Idem pour Arnaud Montebourg. « J’abrogerai la loi El-Khomri. Elle pose des problèmes dans sa genèse. Il y a eu une sorte de coup de force avec le 49.3. Elle organise la concurrence dans un même secteur à la baisse des rémunérations des salariés »n estime le chantre du « Made in France ». En revanche, Sylvia Pinel et François de Rugy préfèrent insister, comme Manuel Valls, sur les avancées du texte. 
Quand sont évoquées les exécutions commandées par le président de la République de terroristes, divulguées dans un livre, certains refusent de répondre, comme Sylvia Pinel ou Vincent Peillon, mais d’autres assument. « C’est parfois nécessaire. J’ai toujours été pour la transparence, mais il y a une limite : la sécurité' », dit François de Rugy. « Nous sommes en guerre, il faut protéger les Français. J’ai été au côté du président de la République. Ce qui doit être fait doit être fait, ce qui doit être tenu secret doit être tenu secret », qui rappelle opportunément qu’il a de l’expérience. « S’il faut prendre ce genre de de responsabilités, j’y suis prêt bien entendu », explique enfin Arnaud Montebourg.

  • Le Terrorisme 

Le ton se fait grave quand est évoqué le terrorisme. tous reconnaissent qu’en la matière, le président de la République et ses gouvernements ont bien agi. « Nous pouvons l’en remercier. La France s’est tenue très solidement sur ses pieds », estime ainsi Arnaud Montebourg. Pour autant, quelques différences apparaissent quant aux solutions. Benoît Hamon estime que désormais, l’arsenal législatif suffit et qu’il faut lever l’état d’urgence. Arnaud Montebourg plaide lui pour le substituer « un état de protection permanente ». François de Rugy veut mettre le paquet sur le renseignement et sortir ces questions des débats politiques. Sylvia Pinel, elle, veut mettre l’accent sur la prévention contre la radicalisation. 

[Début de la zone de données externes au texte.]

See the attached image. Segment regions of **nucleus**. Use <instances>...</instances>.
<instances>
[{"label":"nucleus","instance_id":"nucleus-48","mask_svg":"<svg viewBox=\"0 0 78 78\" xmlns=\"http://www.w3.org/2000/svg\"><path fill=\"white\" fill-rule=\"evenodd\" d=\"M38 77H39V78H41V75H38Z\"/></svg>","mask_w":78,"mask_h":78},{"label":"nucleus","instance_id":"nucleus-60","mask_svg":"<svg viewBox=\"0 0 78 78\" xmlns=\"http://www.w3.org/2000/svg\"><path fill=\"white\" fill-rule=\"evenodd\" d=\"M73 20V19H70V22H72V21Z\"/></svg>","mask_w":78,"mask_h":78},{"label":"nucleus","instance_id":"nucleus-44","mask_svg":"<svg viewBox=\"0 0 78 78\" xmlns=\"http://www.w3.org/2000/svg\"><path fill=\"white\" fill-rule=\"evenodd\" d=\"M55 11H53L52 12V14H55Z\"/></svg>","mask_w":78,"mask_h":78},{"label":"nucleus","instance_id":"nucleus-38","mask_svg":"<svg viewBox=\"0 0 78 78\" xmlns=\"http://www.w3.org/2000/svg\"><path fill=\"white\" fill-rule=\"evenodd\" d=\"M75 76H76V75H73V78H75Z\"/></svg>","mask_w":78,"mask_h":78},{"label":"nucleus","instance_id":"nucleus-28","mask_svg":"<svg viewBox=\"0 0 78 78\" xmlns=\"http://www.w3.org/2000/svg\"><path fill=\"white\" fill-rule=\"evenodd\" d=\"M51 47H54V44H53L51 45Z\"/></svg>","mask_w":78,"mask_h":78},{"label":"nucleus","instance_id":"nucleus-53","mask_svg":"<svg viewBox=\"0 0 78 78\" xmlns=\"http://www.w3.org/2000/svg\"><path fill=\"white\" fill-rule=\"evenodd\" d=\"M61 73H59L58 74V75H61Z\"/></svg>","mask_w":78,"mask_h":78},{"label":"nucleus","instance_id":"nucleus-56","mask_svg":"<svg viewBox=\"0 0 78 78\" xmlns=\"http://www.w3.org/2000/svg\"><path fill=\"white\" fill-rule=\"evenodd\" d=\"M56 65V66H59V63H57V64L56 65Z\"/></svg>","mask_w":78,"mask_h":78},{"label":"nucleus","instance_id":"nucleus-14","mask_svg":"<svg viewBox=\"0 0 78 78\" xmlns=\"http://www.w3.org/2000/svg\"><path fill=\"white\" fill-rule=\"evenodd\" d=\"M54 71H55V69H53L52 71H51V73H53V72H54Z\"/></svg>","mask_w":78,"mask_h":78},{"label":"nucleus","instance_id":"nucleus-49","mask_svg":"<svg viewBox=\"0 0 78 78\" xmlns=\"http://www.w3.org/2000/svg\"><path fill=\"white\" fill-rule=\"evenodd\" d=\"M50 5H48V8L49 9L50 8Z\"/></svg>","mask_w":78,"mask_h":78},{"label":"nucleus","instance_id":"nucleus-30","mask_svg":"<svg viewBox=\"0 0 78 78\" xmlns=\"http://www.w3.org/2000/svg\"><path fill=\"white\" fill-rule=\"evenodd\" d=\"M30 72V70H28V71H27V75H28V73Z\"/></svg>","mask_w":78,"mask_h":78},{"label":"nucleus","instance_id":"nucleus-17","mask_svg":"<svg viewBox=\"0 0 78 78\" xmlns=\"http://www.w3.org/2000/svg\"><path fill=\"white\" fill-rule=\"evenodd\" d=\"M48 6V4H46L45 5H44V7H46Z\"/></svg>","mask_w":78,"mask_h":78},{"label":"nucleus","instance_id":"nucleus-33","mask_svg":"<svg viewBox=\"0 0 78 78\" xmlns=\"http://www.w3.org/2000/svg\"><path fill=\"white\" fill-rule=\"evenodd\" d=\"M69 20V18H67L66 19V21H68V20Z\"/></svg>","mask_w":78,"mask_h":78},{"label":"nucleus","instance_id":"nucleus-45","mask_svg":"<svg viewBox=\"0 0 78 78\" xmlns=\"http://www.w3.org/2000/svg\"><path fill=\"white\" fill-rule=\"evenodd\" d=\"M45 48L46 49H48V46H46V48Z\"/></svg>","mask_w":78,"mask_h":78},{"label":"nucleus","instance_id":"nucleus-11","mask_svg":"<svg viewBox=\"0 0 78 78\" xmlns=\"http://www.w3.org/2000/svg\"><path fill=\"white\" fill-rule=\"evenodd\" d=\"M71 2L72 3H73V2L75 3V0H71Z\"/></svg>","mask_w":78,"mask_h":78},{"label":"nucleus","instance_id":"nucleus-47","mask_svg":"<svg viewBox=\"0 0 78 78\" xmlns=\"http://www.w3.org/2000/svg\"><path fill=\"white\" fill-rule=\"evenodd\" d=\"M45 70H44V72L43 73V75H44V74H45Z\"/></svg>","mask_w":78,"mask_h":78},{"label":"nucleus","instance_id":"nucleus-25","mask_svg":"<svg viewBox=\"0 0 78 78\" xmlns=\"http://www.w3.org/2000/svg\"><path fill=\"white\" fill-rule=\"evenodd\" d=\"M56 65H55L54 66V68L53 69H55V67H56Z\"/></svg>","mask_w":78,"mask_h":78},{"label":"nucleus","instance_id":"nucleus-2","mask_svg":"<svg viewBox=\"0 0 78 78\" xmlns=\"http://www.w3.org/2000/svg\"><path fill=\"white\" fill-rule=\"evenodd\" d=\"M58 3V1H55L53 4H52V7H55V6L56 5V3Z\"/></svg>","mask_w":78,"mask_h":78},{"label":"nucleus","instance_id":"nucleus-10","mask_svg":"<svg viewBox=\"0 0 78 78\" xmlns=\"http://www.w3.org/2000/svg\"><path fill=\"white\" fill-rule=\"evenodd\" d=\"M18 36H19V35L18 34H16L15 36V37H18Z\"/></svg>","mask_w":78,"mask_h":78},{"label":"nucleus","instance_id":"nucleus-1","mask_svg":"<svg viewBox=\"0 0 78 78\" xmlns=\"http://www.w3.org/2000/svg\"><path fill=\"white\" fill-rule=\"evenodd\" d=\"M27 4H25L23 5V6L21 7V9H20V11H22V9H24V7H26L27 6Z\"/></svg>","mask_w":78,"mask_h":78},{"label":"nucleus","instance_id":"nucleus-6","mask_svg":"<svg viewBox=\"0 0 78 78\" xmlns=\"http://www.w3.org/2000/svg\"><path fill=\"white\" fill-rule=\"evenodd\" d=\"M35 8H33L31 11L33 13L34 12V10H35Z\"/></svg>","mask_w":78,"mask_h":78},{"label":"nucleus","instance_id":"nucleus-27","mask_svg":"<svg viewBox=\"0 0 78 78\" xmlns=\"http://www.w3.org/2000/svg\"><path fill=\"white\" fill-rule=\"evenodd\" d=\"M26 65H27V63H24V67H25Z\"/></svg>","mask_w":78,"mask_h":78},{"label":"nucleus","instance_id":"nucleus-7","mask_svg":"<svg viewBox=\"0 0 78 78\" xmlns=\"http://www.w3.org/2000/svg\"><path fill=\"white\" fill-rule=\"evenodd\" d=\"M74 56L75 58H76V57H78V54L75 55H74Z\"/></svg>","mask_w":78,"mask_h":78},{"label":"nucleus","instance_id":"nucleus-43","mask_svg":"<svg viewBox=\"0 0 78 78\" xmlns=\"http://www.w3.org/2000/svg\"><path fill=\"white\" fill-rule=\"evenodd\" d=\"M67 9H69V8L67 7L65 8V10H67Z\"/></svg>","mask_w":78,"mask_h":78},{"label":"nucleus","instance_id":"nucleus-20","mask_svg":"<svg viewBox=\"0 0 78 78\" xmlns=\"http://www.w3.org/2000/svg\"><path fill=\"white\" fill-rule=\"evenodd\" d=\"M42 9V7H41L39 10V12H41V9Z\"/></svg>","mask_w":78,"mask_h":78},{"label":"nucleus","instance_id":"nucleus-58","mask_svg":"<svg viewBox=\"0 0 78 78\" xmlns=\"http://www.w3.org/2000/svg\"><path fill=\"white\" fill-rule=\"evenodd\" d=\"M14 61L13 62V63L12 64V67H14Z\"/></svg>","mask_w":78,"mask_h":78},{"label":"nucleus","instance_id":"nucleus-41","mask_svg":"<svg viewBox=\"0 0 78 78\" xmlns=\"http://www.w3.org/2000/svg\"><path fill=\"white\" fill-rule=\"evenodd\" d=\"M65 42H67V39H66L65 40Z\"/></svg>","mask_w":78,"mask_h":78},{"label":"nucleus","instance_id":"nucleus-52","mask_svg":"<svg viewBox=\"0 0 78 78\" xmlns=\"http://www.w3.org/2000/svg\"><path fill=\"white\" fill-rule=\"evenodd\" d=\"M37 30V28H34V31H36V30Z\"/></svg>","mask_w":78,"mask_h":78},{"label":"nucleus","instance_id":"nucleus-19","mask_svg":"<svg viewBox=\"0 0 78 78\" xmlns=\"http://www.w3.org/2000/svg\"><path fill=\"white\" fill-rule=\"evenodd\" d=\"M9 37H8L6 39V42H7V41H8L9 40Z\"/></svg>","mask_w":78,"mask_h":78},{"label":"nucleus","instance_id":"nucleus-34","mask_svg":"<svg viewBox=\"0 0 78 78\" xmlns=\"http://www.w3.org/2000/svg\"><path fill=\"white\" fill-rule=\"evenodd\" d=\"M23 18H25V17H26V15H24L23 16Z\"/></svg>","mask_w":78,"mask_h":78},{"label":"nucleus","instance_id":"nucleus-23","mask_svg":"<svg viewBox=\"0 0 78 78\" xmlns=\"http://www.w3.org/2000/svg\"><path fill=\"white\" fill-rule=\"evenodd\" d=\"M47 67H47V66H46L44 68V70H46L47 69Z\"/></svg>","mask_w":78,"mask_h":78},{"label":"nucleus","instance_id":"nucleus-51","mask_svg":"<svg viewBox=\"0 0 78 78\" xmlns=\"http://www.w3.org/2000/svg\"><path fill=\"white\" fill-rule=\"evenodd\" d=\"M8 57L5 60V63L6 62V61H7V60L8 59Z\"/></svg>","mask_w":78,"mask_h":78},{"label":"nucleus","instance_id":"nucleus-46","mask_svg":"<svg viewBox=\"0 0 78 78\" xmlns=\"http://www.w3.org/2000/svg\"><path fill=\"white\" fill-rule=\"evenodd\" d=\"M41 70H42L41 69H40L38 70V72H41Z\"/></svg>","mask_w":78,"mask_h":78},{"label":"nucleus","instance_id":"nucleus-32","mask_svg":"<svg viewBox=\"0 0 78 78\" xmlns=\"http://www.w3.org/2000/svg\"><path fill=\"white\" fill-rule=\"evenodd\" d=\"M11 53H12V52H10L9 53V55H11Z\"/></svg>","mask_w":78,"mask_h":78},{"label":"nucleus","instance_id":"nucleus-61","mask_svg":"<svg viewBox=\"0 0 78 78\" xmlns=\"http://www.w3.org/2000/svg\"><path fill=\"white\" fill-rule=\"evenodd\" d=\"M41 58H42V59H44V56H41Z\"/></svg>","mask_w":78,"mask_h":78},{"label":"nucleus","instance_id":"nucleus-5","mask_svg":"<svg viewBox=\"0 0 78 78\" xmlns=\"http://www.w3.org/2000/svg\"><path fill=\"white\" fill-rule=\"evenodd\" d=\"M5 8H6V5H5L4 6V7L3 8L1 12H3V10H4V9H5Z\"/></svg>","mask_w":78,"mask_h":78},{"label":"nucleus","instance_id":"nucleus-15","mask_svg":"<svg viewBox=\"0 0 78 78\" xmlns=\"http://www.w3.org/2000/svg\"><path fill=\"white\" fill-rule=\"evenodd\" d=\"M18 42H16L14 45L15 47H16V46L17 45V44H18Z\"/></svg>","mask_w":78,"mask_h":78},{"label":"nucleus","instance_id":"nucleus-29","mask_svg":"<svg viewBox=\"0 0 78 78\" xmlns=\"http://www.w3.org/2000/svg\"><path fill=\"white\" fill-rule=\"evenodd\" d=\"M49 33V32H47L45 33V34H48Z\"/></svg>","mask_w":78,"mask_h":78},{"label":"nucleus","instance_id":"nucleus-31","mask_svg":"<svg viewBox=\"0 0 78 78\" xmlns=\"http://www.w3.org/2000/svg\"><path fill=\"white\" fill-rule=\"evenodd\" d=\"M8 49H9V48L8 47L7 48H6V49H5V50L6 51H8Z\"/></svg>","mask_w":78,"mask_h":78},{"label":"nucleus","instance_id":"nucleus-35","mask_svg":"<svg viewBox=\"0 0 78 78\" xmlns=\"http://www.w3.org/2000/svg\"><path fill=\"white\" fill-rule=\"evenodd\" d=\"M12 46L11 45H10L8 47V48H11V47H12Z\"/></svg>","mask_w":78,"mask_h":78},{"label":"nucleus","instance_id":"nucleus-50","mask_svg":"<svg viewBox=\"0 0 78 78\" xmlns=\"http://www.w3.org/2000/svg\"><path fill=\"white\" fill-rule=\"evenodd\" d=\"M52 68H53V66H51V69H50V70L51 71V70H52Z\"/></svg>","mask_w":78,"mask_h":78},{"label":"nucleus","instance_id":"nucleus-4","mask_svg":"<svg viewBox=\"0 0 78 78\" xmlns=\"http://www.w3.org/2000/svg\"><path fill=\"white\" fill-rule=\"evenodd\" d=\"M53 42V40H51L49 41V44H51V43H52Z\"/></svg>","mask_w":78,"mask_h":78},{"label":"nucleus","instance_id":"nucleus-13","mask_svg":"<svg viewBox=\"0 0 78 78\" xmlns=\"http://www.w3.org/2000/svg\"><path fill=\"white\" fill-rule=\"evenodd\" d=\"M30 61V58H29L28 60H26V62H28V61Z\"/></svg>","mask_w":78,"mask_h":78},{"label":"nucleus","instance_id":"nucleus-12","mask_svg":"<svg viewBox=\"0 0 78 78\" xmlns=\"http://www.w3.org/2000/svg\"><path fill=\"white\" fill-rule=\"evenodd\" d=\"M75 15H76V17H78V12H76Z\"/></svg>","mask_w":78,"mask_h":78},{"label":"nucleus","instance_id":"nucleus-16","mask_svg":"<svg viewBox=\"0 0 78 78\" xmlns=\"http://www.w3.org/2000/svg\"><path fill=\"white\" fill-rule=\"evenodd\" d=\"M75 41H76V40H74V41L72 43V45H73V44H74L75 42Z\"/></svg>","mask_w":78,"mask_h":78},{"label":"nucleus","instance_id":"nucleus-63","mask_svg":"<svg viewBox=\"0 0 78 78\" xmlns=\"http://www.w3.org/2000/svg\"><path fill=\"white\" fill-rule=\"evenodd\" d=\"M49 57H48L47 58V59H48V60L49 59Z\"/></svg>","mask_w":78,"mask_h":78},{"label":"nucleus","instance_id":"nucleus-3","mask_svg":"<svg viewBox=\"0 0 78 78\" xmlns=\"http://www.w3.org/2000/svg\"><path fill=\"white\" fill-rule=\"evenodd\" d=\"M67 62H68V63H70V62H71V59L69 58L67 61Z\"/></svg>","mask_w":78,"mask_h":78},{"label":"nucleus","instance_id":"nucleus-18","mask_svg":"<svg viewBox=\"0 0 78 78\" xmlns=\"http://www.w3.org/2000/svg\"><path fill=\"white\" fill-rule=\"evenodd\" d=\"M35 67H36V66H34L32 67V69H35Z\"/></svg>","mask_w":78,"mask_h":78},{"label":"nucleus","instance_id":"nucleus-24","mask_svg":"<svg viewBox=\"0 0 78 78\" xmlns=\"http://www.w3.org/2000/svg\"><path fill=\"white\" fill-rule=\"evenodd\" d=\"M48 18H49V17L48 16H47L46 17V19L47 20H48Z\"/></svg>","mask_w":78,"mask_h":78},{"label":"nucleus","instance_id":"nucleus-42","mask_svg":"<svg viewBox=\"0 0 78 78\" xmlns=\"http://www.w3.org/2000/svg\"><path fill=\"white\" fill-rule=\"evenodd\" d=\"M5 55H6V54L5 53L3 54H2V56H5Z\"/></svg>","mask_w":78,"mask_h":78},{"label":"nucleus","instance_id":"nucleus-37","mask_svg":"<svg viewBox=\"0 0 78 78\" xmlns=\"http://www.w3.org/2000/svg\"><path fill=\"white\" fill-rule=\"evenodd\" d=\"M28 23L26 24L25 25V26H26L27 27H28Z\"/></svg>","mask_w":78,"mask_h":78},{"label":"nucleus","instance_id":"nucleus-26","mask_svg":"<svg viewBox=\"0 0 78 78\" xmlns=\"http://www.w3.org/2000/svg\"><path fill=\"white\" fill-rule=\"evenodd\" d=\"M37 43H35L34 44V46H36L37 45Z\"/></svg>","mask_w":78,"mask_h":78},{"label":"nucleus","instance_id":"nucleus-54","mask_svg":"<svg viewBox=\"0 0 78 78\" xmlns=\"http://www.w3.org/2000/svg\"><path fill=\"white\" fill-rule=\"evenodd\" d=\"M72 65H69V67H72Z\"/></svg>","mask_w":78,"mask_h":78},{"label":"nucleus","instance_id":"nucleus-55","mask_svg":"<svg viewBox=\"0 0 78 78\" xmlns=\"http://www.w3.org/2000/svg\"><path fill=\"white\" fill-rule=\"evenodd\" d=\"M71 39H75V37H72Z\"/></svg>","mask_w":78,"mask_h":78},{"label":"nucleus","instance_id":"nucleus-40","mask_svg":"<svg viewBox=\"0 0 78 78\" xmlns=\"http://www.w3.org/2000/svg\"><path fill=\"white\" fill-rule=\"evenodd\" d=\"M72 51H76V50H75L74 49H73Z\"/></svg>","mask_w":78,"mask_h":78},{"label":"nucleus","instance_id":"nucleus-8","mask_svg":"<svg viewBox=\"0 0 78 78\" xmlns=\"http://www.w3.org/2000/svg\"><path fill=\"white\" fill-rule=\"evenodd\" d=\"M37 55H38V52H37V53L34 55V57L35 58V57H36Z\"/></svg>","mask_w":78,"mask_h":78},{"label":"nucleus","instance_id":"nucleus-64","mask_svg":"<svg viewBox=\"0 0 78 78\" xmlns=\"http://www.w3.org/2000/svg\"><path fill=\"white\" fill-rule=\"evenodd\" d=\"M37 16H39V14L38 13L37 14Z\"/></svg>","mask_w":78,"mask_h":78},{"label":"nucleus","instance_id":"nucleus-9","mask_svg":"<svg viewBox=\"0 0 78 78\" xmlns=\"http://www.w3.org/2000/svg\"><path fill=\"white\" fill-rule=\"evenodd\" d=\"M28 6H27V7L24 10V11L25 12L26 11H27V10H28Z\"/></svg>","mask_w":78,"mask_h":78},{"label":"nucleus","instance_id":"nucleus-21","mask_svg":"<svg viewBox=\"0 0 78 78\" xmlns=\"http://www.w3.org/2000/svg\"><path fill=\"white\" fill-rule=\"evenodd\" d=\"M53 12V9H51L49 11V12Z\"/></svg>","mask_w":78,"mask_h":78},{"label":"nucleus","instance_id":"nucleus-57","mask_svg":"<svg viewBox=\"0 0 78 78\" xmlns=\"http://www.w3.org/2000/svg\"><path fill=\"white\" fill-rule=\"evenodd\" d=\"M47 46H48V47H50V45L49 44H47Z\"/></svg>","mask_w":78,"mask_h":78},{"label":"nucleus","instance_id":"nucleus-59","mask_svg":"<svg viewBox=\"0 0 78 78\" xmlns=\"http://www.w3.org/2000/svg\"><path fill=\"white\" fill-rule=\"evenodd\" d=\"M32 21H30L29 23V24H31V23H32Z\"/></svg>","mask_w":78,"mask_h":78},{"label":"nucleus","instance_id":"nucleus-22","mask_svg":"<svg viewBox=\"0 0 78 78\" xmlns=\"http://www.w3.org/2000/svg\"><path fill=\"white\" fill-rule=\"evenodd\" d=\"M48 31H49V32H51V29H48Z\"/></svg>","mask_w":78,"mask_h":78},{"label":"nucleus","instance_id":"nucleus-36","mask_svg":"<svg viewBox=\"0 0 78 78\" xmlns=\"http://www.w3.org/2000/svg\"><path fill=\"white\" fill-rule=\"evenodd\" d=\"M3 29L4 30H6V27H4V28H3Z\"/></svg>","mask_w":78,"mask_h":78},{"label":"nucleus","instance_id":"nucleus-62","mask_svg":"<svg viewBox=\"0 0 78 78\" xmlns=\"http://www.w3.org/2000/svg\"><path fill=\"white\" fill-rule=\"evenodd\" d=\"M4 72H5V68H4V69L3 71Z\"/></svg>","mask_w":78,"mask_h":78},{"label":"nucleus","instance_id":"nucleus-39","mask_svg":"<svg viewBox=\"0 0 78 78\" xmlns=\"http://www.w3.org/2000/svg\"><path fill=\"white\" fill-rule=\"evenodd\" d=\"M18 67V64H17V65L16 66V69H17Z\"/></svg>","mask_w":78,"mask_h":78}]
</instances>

Manuel Valls se défend sur la déchéance de nationalité. « Je suis né à Barcelone, je suis naturalisé. Je sais ce que m’a apporté ce pays. Ici, je suis Charlie et je serai toujours Charlie », lance l’ancien Premier ministre. « Nous n’aurions pas dû nous diviser sur une question aussi importante. Et je rappelle que la déchéance de nationalité existe toujours », poursuit-il. Benoît Hamon répond. « Moi aussi, nous tous, je suis Charlie. Et beaucoup de ceux qui étaient concernées par la déchéance de nationalité, les bi-nationaux, étaient Charlie, parce qu’elle inscrivait dans la Constitution une différence entre des Français. Cette mesure a heurté des millions de nos compatriotes », insiste l’ex-ministre. 

  • Le 49.3

François de Rugy est le seul des sept candidats à vouloir conserver l’article 49.3 pour tous les textes législatifs. Mais refuse de s’appesantir sur le sujet. « Le scandale démocratique est d’abord dans une Assemblée nationale qui ne représente plus la Nation », estime-t-il. Lui veut rendre le vote obligatoire et reconnaitre le vote blanc. Sur cette dernière proposition, il est rejoint par Benoît Hamon. L’ancien ministre de l’Éducation veut aussi défendre « le principe d’un 49.3 citoyen », c’est-à-dire « la possibilité d’obtenir qu’un texte puisse être soumis à référendum » lorsqu’il est réclamé par un certain nombre de Françaises et de Français. Vincent Peillon suggère quant à lui la proportionnelle intégrale pour les élections législatives dans les grandes régions.